В конце концов он отступил, окинул лошадь одобрительным взглядом и поднял глаза на всадницу:
— С вами все в порядке?
— Вроде бы да. — Положив руку на грудь, Мерстон глубоко вздохнула. — Я просто... Все произошло так быстро...
— А что случилось?
— Его испугала птица. Врезалась прямо ему в морду — между глаз.
— Да нет, с ним все в порядке. — Мужчина тщательно осмотрел морду лошади. — Можете, конечно, отвести его к ветеринару, но я не вижу никаких повреждений.
— Как же вы это сделали? — удивилась Черил. — Вы что...
— Повелитель лошадей? — засмеялся он и отвел глаза. Похоже, ему больше нравилось смотреть в глаза лошади. — Да нет, пожалуй. Просто я много езжу верхом. Наверно, я чем-то успокаиваю их.
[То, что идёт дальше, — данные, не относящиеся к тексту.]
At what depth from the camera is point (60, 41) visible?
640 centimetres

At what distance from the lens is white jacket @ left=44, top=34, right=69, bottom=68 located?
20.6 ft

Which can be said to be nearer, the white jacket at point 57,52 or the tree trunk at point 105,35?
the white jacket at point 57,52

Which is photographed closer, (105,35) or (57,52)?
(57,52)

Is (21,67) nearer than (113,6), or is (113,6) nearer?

— Я думала, он сейчас упадет.
Мужчина робко улыбнулся.
— Хотелось бы мне сказать что-то такое, что успокоило бы вас.
— Что хорошо для моей лошади, то хорошо и для меня. Не знаю, как и благодарить вас.
В этот момент появился еще один всадник, и бородатый мужчина отвел Донни в сторону, чтобы пропустить гнедую кобылу.
Сейчас он внимательно рассматривал коня.
— Как его зовут?
— Дон Жуан.
— Вы берете его напрокат в Хаммерстеде? Или он принадлежит вам?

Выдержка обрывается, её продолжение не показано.